■ Quoted text ■
++++

Amedeo Modigliani: Head, 1909-1912, Staatliche Kunsthalle Karlsruhe
Photo: bpk / Staatliche Kunsthalle Karlsruhe / Wolfgang Pankoke
Through the constant ups and downs, art becomes Modigliani’s driving force and an elixir of life. Even amid the chaos of World War I and in the French Riviera, where he seeks refuge from German troops, he never ceases to paint — until his early death in January 1920. Thereafter, the myth of the ailing artistic genius is not long in coming.


With his conspicuously elegant clothing, the twenty-two-year-old Amedeo Modigliani seems a bit snobbish when he first arrives in Paris. Yet despite the hint of elitism, the Italian makes a good impression and is quickly accepted into artistic circles.
Dominique Couto: Modigliani at his Studio, rue Ravignan, 1915
© bpk, Berlin
In 1906, the twenty-two-year-old Modigliani feels drawn to Paris. An artistic revolution is underway in Montmartre, and Modigliani lives quite close to the legendary Bateau-Lavoir, the dilapidated studio building where Picasso is wrestling with his Demoiselles d’Avignon and the avant-garde is giving birth to Cubism and other visions.

++++

(Spatial questions tied to images)
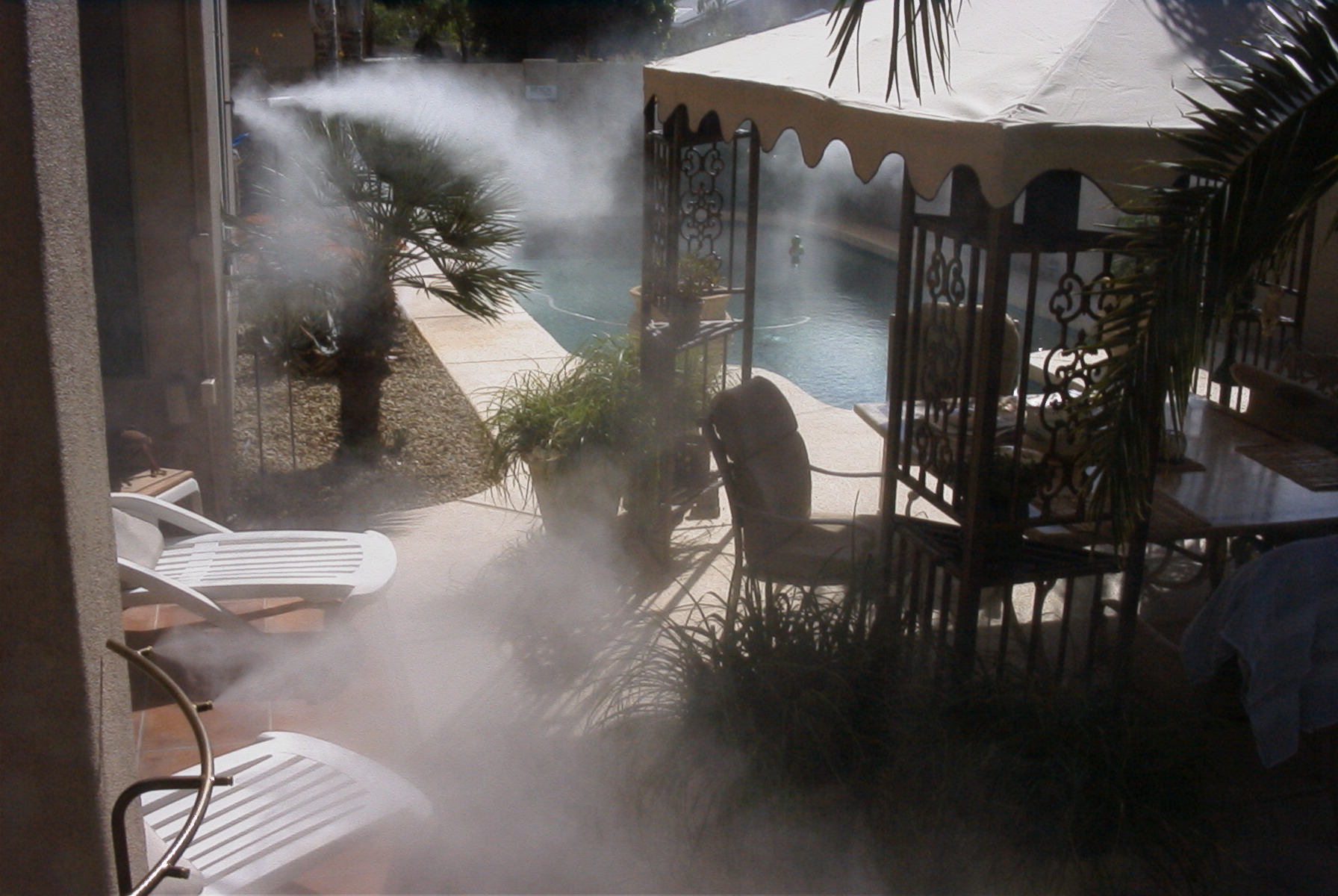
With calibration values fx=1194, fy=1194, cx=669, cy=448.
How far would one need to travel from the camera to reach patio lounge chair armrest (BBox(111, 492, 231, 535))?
462cm

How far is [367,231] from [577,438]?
76.9 inches

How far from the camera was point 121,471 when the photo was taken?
5.13 metres

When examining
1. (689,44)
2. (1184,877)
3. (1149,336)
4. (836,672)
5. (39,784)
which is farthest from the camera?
(689,44)

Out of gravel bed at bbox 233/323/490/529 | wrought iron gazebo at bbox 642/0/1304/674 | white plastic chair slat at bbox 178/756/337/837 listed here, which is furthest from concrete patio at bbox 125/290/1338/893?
wrought iron gazebo at bbox 642/0/1304/674

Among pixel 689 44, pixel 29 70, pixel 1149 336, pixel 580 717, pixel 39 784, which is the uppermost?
pixel 689 44

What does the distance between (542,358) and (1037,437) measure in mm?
6137

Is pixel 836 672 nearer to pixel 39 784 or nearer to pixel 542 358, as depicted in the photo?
pixel 39 784

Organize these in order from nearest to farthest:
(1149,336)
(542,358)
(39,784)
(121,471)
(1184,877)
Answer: (39,784)
(1149,336)
(1184,877)
(121,471)
(542,358)

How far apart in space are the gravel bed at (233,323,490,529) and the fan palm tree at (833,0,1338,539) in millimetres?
3679

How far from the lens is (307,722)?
12.6 feet

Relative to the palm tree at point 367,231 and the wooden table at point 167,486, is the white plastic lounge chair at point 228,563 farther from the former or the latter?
the palm tree at point 367,231

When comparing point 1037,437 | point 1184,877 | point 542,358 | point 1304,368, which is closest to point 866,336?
point 542,358

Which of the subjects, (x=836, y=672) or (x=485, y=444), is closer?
(x=836, y=672)

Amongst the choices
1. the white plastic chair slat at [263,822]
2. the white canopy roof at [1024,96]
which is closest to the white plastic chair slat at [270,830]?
the white plastic chair slat at [263,822]
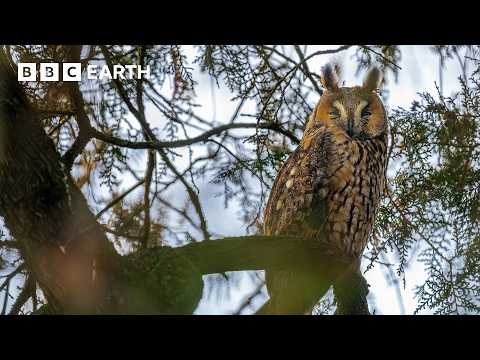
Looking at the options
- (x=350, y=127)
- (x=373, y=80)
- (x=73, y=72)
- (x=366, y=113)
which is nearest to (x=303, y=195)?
(x=350, y=127)

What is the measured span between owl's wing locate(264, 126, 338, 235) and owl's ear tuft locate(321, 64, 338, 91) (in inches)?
14.6

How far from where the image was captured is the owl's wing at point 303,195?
2596 mm

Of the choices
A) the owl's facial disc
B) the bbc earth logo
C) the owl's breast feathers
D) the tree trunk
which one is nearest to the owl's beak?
the owl's facial disc

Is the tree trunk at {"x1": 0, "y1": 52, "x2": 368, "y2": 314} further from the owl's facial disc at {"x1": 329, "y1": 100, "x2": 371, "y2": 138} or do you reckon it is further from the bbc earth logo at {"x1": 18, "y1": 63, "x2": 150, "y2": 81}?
the owl's facial disc at {"x1": 329, "y1": 100, "x2": 371, "y2": 138}

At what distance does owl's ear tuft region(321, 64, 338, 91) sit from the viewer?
287 centimetres

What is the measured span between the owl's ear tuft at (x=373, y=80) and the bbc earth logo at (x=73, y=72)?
3.10 feet

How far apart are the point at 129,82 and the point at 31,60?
37 cm

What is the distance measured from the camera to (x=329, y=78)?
288cm
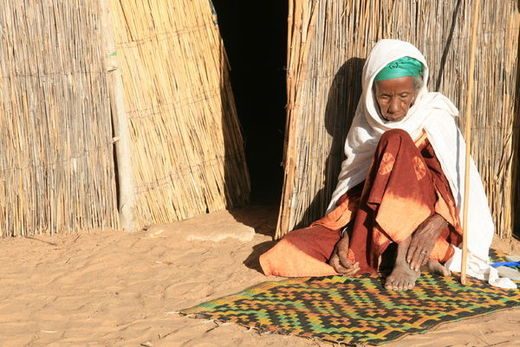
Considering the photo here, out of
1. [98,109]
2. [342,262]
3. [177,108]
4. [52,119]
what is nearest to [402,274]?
[342,262]

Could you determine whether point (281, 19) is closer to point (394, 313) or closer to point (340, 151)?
point (340, 151)

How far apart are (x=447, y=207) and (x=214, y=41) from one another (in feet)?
6.51

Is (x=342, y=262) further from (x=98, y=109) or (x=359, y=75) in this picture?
(x=98, y=109)

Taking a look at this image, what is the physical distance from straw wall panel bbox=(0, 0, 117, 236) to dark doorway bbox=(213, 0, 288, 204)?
2812 millimetres

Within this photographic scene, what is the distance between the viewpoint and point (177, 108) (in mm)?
5348

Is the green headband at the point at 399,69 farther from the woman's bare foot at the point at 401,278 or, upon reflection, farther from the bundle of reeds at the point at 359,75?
the woman's bare foot at the point at 401,278

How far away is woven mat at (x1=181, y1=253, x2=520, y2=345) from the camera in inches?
144

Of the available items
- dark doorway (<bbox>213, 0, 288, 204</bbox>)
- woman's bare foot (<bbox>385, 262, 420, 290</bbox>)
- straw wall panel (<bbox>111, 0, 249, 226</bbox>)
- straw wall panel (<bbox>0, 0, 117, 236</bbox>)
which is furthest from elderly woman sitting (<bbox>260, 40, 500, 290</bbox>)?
dark doorway (<bbox>213, 0, 288, 204</bbox>)

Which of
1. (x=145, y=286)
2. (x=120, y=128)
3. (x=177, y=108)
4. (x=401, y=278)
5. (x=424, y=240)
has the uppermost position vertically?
(x=177, y=108)

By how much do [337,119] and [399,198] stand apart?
922 millimetres

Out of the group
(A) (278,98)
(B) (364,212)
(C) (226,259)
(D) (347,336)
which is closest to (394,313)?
(D) (347,336)

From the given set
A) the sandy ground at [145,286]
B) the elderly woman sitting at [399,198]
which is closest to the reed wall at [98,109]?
the sandy ground at [145,286]

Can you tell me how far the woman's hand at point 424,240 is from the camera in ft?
14.0

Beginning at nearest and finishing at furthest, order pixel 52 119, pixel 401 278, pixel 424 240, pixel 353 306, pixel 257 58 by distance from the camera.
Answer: pixel 353 306 < pixel 401 278 < pixel 424 240 < pixel 52 119 < pixel 257 58
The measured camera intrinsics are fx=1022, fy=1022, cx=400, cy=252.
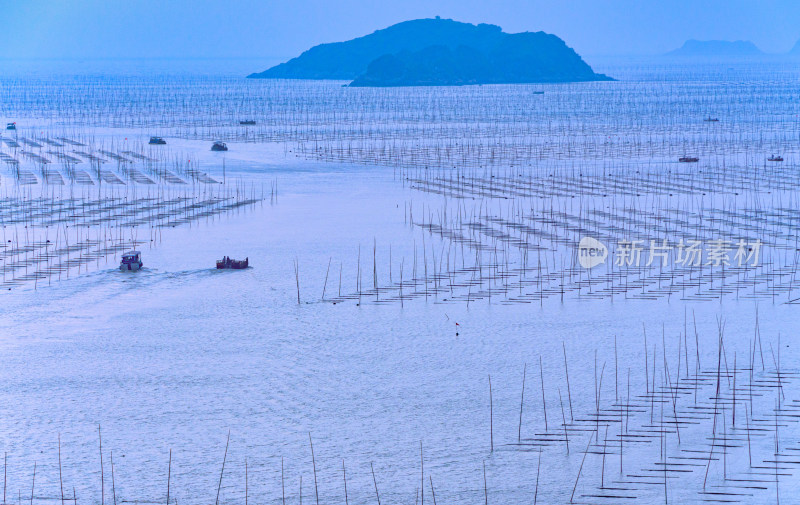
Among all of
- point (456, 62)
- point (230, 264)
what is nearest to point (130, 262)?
point (230, 264)

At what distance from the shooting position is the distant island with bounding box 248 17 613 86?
13800cm

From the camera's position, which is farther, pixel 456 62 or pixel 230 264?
pixel 456 62

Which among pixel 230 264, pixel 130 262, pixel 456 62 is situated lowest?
pixel 230 264

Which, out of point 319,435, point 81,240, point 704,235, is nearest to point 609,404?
point 319,435

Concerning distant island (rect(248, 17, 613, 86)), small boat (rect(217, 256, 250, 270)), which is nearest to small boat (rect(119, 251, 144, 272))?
small boat (rect(217, 256, 250, 270))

++++

■ Tasks to complete ■
1. Gather every line of the entries that contains the word "wrought", matching its case exactly.
2. Extend the text about Modigliani, picking up right after its last sentence.
The Modigliani text and the entries have nothing to do with each other.

■ Responses to the tasks ■
1.
Out of gravel bed at bbox 233/323/490/529 | wrought iron gazebo at bbox 642/0/1304/674 | white plastic chair slat at bbox 178/756/337/837 listed here, which is furthest from concrete patio at bbox 125/290/1338/893?
wrought iron gazebo at bbox 642/0/1304/674

2.
Paul Guillaume: Modigliani in his studio (standing) in the Rue Ravignan at Montmarte, 1915
© akg-images, Berlin
In Paris, Amedeo Modigliani lives a Spartan lifestyle and from the beginning supports himself entirely with his art. Rents in Montmartre are cheap, and his studio on the Rue Ravignan contains only the bare necessities. The art dealer Paul Guillaume photographed the artist there in 1915.

Jean Cocteau: Amedeo Modigliani, Pablo Picasso and Andre Salmon in front of the Café de la Rotonde, Paris, August 1916
Amedeo Modigliani lives near Picasso and observes his work on the Demoiselles d’Avignon — and with it the development of Cubism and other variants of modern art.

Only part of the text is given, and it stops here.